Current: You are the third ED to lead AIR in four years. Do you have plans to support the staff in new or different ways? 

Salmon: That’s a great question. I love a collaborative workspace. The way that AIR can support our staff members is for them to feel like they have buy-in, they are part of the big decisions that are happening and have ownership over the programs that they’re running. They are part of this membership-driven environment that we’ve created and they are going to be part of the big decisions. I’m fairly new to audio, not to the public media world, but I’m going to lean on them initially to get their thoughts on … what more we can do for our members, what’s missing? What have we been doing that we can scale back on because of the changing times? They’re going to feel that a lot of their input is being translated back into their work. Just the few conversations I’ve had with them so far, there’s so much enthusiasm and excitement. I want to keep building on that momentum.

Current: How did your experience with American Documentary and POV influence your agenda as ED of AIR? 

Salmon: The one thing that I loved about POV was that POV acquired films, [which meant that] their money really went to filmmakers and creators that were going to be featured on their program. POV really wanted to support the emerging filmmakers that were coming out of school or starting to see themselves as strong filmmakers. But we didn’t have the funding in place to just buy their films. So we started creating really creative ways to support filmmakers who are just starting or have a great idea, but it’s not well polished yet. We worked with Kickstarter and the Knight Foundation. It’s those kinds of creative thought processes that I want to bring into AIR. We’re looking at working with PBS stations and trying to get them to understand how best to work with independent media makers and … other production houses on co-productions where we’re sticking to a very good, mission driven storytelling angle. There’s a lot of local news that can be enhanced with a podcaster. There’s just so much that I’ve picked up from POV that can translate really well back into AIR.

Current: What do you see as some of the biggest challenges facing independent audio producers?
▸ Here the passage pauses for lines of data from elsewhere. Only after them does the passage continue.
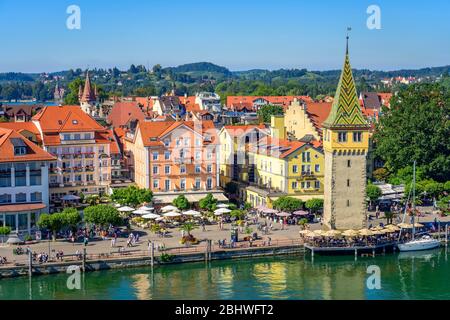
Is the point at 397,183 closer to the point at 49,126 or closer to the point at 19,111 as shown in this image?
the point at 49,126

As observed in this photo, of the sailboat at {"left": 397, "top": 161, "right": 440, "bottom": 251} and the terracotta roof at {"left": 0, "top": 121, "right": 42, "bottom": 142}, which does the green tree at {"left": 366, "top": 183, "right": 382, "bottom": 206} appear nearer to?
the sailboat at {"left": 397, "top": 161, "right": 440, "bottom": 251}

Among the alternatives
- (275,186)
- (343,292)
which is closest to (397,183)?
(275,186)

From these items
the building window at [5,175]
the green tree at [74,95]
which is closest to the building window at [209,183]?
the building window at [5,175]

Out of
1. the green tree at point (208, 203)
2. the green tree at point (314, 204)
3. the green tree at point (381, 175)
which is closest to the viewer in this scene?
the green tree at point (314, 204)

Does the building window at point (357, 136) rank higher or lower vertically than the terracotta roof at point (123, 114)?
lower

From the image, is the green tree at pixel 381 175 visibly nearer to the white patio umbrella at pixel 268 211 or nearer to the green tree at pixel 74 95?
the white patio umbrella at pixel 268 211
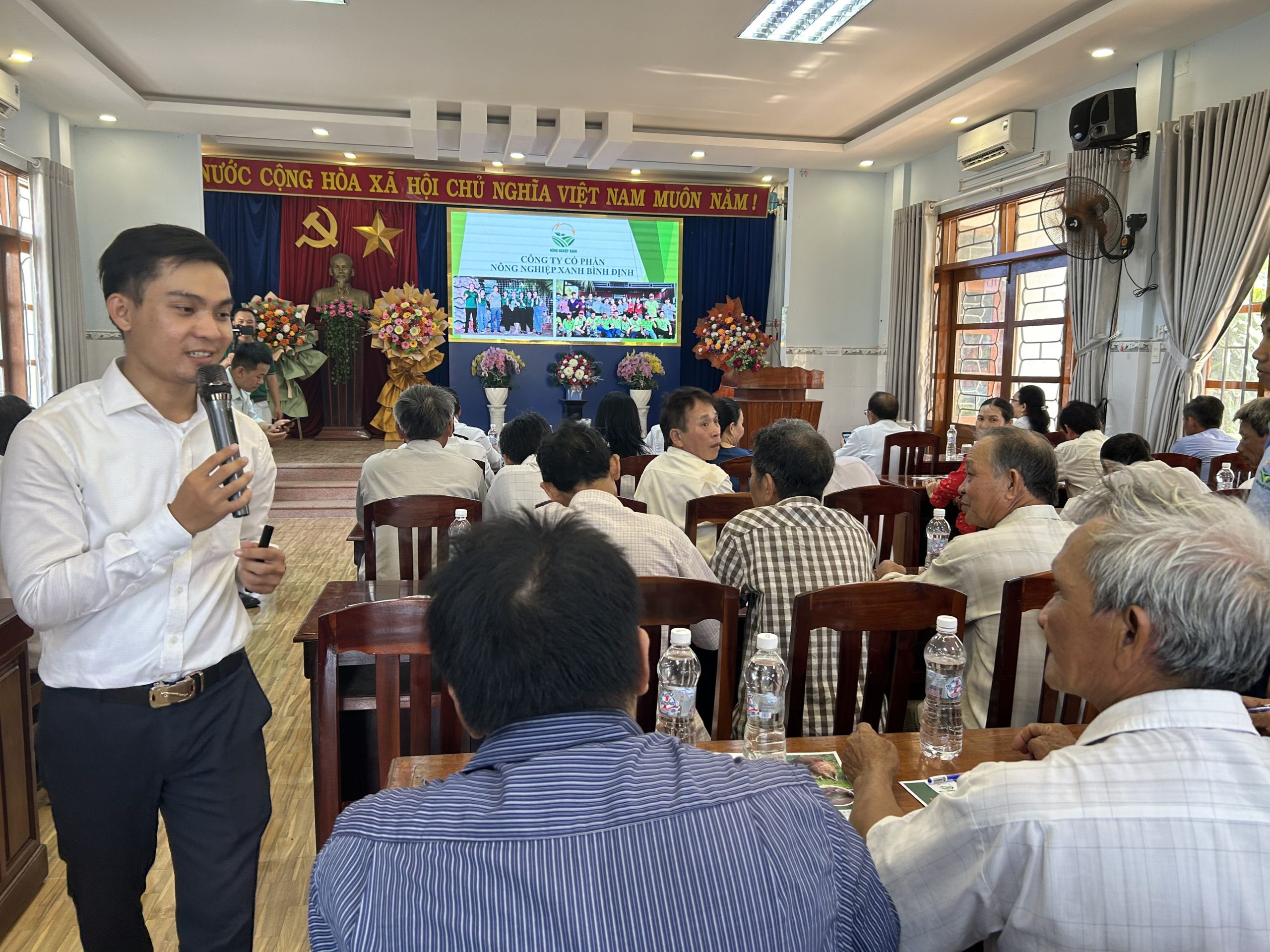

Salmon: It’s still the rate card. It’s all over the place. And there needs to be some consistency so when an editor enters a room and they negotiate a contract, they have an idea of what their value is and what they should be paid. That’s what we’re trying to do. The more members that join AIR and contribute [details about] their salaries, payments or fees that they’ve received, it helps us expand our rate card and our research. And that allows us to offer our members a better way of sustaining that lifestyle. And that’s … the ongoing fight.  Not too many people want to share their salary because it feels like it may minimize or add competition to their work, but it actually relieves a lot of that stress of how to negotiate for what you’re worth.